In Venice, the Mayor, or Doge, went out leading a procession in his ceremonial barge to throw a ring in the sea to symbolise the marriage between Venice and the Mediterranean. Corpus Christi was celebrated with great fervour in Italy and Spain, and in a more low key way, but nonetheless just as devoutly, in Ireland. Nothing symbolises the simple faith of the people then than mid-twentieth century pictures of the uniformed Garda Sergeant down on one knee as the Blessed Sacrament passed by.
In the parish of Rathkenny, Co. Meath, my home place, the early part of June was completely coloured by the preparations for the Corpus Christi procession. As soon as the whitethorn burst into bloom, people started to think ‘procession’.
The first work was ‘scuffling’. This meant giving the Chapel grounds a facelift by digging up weeds with spades and barrowing them away.

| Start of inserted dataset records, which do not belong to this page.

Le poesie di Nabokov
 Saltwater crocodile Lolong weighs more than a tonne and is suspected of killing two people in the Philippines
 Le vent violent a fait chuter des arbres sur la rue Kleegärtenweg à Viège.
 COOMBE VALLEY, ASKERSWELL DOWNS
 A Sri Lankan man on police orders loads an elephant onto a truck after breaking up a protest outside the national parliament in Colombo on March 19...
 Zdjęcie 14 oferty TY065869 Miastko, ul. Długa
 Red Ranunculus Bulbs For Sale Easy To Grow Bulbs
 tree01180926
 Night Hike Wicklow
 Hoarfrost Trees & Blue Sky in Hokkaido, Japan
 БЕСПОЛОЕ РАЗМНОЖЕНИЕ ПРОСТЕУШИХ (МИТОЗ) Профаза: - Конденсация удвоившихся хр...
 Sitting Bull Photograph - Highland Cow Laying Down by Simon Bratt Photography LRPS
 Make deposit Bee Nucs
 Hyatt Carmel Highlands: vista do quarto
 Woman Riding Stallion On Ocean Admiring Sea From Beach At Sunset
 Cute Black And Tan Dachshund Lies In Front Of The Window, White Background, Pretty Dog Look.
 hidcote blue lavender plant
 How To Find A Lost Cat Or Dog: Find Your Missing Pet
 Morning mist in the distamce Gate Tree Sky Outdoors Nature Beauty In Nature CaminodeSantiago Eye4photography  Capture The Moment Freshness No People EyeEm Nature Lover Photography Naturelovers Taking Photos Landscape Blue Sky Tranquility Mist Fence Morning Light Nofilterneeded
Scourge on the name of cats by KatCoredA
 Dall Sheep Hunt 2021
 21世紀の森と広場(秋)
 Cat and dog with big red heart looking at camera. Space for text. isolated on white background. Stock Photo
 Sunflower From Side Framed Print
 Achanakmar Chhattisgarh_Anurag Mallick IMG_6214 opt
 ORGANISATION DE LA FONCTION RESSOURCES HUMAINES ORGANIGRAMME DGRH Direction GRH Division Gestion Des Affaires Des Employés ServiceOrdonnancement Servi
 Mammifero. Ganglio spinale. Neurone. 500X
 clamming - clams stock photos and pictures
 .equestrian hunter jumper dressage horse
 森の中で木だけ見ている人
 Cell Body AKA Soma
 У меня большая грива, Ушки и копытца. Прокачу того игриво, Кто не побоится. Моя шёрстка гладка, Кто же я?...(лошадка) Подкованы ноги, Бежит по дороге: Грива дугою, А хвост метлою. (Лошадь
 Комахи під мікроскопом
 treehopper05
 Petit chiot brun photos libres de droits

Next came trimming the edges of grassy areas and grass mowing by scythe. The sound of a lawnmower was as scarce then in rural Ireland as the cuckoo is now and if heard, it was the click, click of a push mower.
The last week before the big day saw the dramatic developments begin, the digging of holes for poles. The experienced people were able to locate where last year’s holes were, making the work easier. Next, the poles were brought out for their annual airing and erected. They carried the Papal colours of pale gold and white in a spiral from bottom to top, like a barber’s pole, and were touched up if necessary. The final two evenings saw the banners and bunting (again in the Papal colours) going up. The banners were strung across the procession field. The two lines continued up to the temporary altar on a little hillock in a big grazing field, from which the cattle had been removed about a week before for obvious reasons. As we would say now ‘Health and Safety’.
The procession banners gave rise to tall stories, one of which involved a cobbler, as we called shoe repairers, who lived where three parishes met near Wilkinstown. He was a mercurial man of uncertain temper. In good weather, when he was at the hay during the day, he used to do his cobbling at night.
The ‘good boys’ used to call to his house on various errands and pocket those of his tools they could find, to temporarily discommode him.
The idea was to come back at night and hope to learn new words as he searched in vain for the appropriate tool.
To go back to the procession itself, during the golden years, I was usually in my freshly laundered altar boy’s white surplice and black soutane.
My most redolent memory is the glorious fragrance of flowering lilac branches used to decorate the three walled canvas tent that sheltered the temporary altar. In hot weather, even the canvas itself gave off a pleasant fragrance. We had brought down the bell and the thurible with us, as benediction was in the field.
The big actors who directed ‘operations’ were the good humoured parish priest, Father Poland, who loved ceremony and display, and the tall impressive teacher, Master Carty, who marshalled the children as if it were his full-time profession.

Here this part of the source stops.